Durante nossa estadia, saíamos de máscara para visitar os pontos turísticos. Lemos nos jornais que Manaus registrou a segunda pior qualidade do ar do mundo, em outubro de 2023. Mas como isso aconteceu? Em decorrência das queimadas legais e ilegais. A tripulação do navio nos contou que essa fumaça vinha das queimadas feitas por pequenos produtores à guisa de preparar a terra para o plantio. Mas era somente isso, pois é muita fumaça. Então, conversando e pesquisando sobre o assunto, descobrimos que o fogo salta e se espalha para áreas maiores. Descobrimos que muitos incêndios criminosos também ocorreram.
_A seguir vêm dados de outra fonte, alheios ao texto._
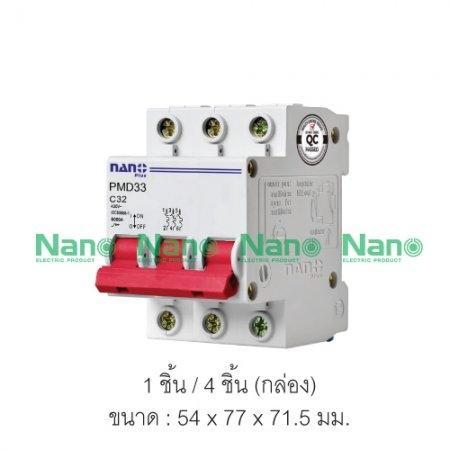 เซอร์กิตเบรกเกอร์  NANO PLUS 3Pole 6kA 32A (1 ชิ้น /4 ชิ้นต่อกล่อง) PMD33C32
É sempre assim. No Brasil não faltam os aproveitadores. 

Numa sociedade capitalista como a que estamos inseridos, muitas vezes as notícias sobre a seca surgem não pelos efeitos maléficos que geram nas pessoas, mas pelos efeitos que causam sobre a economia. A lógica do mercado não tem coração. O estado do Amazonas, apesar da exuberância da floresta, sempre foi um estado economicamente pobre se comparado a outros estados da federação. Ficou conhecido e surgiu para o Brasil e o mundo no ciclo da borracha (1890-1920). Terminado o ciclo, porém, o estado passou a viver basicamente da pesca e do turismo. O que fazer? Como incrementar a economia do estado do Amazonas? 
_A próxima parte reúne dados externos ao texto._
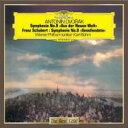 Dvorak ドボルザーク / ドヴォルザーク:交響曲第9番『新世界より』、シューベルト:交響曲第8番『未完成』 ベーム&ウィーン・フィル..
O Poder Público criou a Zona Franca de Manaus, que é essencial para a economia do estado, atraindo fábricas a um custo de produção mais baixo, graças a incentivos fiscais. Em Manaus, por exemplo, encontram-se sediadas as fábricas de motos da Honda e da Yamaha. Pois é... Atualmente, porém, a seca histórica no Amazonas ameaça parar fábricas do polo industrial de Manaus, onde está concentrada a produção nacional de eletrodomésticos, aparelhos eletrônicos e motocicletas. As condições do transporte de cargas pelo rio Amazonas e seus afluentes pioraram drasticamente nos últimos dias, provocando atrasos na entrega de materiais, assim como um acúmulo de produtos acabados nos estoques das fábricas.  As maiores embarcações não conseguem mais acessar o porto de Manaus devido à redução do nível de água em trechos críticos para abaixo da profundidade mínima necessária para a passagem com segurança dos navios de grande calado. Buscam-se alternativas que aumentam o custo do transporte. No final, todo mundo paga a conta. 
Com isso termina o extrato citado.